После первой встречи с Колькой Вера была в нерешительности: мальчик не вызвал у нее никакого душевного отклика. Но Леонид Борисович сказал: “Пойдет” — и весь остаток дня казался ласковее, чем обычно.
“В конце концов, — убеждала она себя, — мы педагоги, мы справимся с любым типом темперамента, мы привыкнем, привяжемся, Лене это необходимо. А у меня, да, у меня будет сын…”
Сын оказался невеселым, пугливым, угловатым. Он много и жадно ел, плохо спал по ночам и — несмотря на свои девять лет — читал по слогам. Вера чувствовала, что он словно бы присматривается к ним и постоянно чего-то боится. За эти две недели он ни разу не подошел, не приласкался, не нашалил, не рассмешил. Разговаривать с ним было не о чем, потому что он не задавал никаких вопросов и, кажется, ничем не интересовался. Во дворе, куда бабушка Лариса выводила его гулять, Колька не прижился. Он не стремился познакомиться с другими детьми, а они явно невозлюбили его, тут же почувствовав чужое. Вера со страхом ждала наступления школы, понимая, что нынешние летние недели — только цветочки, а ягодки начнутся потом, с первого сентября. Психоневролог, к которому она отвела Кольку по причине его ночных криков, не сказал ничего утешительного. В клиническом смысле слова, промямлил он, мальчик, скорее всего, здоров, но эмоциональных проблем будет много, ребенок травмирован, не получал внимания, не знает, что такое ласка, остро чувствует опасность даже там, где ее нет. В общем, к чему мне вас утешать, сами видите…
Вера видела, и бабка видела. Видел ли Леонид Борисович, было непонятно, потому что он стал редко бывать дома, приходил только ночевать, вечно куда-то торопился, почти не разговаривал с женой, а тещу обрывал на полуслове, хотя она и так ни в чем ему не перечила.

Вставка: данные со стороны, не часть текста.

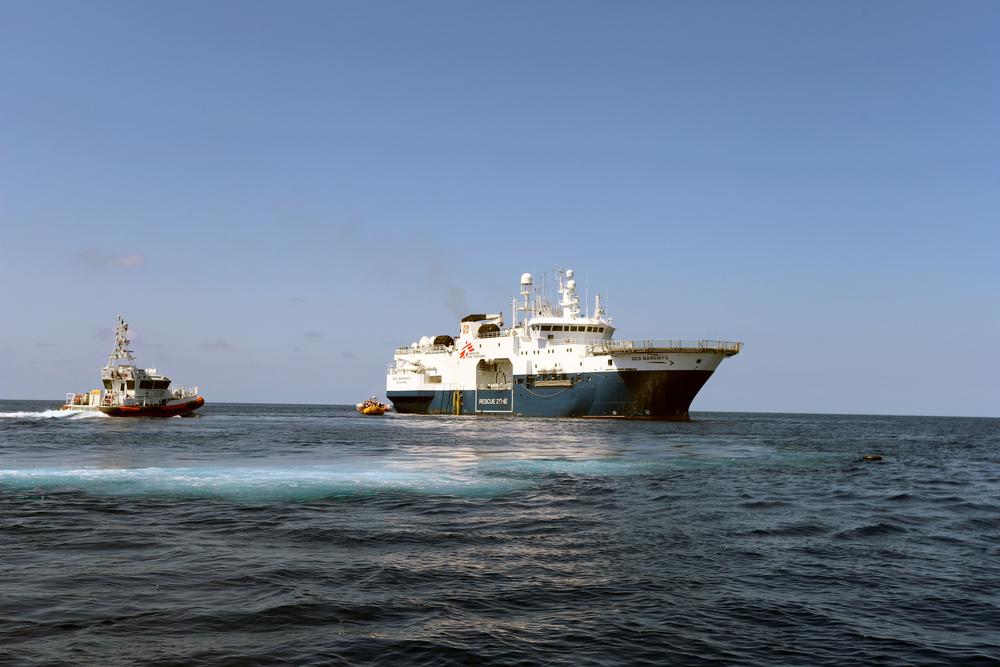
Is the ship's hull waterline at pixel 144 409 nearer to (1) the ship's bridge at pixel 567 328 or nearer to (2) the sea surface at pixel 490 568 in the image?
(1) the ship's bridge at pixel 567 328

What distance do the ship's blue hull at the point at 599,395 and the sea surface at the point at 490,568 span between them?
37420 mm

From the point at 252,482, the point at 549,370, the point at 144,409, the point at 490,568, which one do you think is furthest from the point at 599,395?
the point at 490,568

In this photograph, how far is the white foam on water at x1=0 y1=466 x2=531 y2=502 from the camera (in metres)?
22.9

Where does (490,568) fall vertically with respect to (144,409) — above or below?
below

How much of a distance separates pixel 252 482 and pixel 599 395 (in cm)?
4720

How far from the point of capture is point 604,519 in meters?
19.0

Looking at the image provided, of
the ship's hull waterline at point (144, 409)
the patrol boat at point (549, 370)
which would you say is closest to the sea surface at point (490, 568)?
the patrol boat at point (549, 370)

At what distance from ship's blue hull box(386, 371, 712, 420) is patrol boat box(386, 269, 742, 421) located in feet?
0.29

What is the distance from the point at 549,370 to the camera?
74.2 metres

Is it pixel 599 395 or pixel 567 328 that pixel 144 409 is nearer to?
pixel 567 328

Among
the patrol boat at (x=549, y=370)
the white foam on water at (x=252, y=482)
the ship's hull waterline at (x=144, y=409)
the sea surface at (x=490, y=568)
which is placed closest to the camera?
the sea surface at (x=490, y=568)

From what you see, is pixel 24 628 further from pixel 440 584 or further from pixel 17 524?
pixel 17 524

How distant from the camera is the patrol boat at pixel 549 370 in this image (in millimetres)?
66375

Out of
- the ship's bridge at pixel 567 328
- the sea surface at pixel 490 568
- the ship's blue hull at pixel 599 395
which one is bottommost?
the sea surface at pixel 490 568
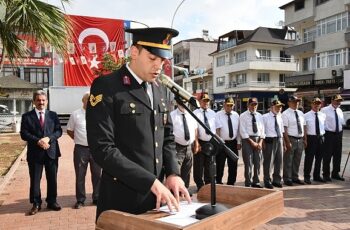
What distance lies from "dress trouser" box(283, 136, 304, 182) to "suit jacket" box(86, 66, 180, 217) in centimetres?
664

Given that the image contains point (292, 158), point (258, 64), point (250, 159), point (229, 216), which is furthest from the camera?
point (258, 64)

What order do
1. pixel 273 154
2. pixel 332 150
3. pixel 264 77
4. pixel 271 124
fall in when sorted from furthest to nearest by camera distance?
pixel 264 77 < pixel 332 150 < pixel 273 154 < pixel 271 124

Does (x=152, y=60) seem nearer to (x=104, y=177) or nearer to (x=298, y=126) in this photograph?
(x=104, y=177)

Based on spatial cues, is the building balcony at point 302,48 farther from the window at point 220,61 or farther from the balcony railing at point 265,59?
the window at point 220,61

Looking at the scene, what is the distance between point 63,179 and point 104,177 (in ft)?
25.0

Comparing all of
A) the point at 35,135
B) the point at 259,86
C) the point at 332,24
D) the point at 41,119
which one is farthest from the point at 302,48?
the point at 35,135

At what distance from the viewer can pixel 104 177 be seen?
91.6 inches

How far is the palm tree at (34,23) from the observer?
22.9 feet

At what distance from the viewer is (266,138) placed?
827 centimetres

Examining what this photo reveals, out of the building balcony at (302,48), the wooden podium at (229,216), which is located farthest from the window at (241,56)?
the wooden podium at (229,216)

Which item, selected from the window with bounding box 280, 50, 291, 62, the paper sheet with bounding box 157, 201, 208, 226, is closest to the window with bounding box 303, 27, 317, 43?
the window with bounding box 280, 50, 291, 62

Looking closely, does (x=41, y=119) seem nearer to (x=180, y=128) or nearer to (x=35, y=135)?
(x=35, y=135)

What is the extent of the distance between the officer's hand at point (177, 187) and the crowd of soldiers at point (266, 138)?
4997 millimetres

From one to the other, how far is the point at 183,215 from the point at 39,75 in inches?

— Я не понимаю, — плакала Вера, по-восточному заламывая руки, — я не понимаю: ты же сам хотел этого! Что же ты теперь наваливаешь все на нас с мамой! Ему же нужно твое, отцовское, внимание! Я не понимаю!
— Я думал, хоть он отвлечет тебя от вечных претензий, — огрызался муж, — вы с мамашей скоро совсем обнаглеете: я тебе не нянька и не домработница!
По ночам Вера рыдала от несправедливости и целый день ходила потом опухшая, красная, подскакивала к каждому телефонному звонку, ожидая, что он позвонит и извинится, а к вечеру красила глаза, наряжалась, пудрила нос, прыскалась духами.
В один день все изменилось: Леонид Борисович научил Кольку играть в шашки, сходил с ним в зоопарк и два раза — в ресторан Макдоналдс. Колька опьянел от счастья. Вера насторожилась и перестала плакать. В субботу все вместе ездили на Ленинские горы, любовались панорамой города, и отец рассказывал Кольке, сколько разных отделений в Московском Университете и какими удивительными вещами там занимаются.
— Так что, — подытожил Леонид Борисович, — учись давай, брат. Видишь, какие перед тобой задачи?
От неожиданного отцовского внимания Колька долго не мог заснуть и слышал все, о чем говорили в большой комнате.
— Вместе, конечно, было бы лучше всего, — задумчиво размышлял отец, — с тобой да с парнем, что может быть приятнее? Но, Веруня, у тебя же подготовительные курсы начинаются! Как ты можешь уехать?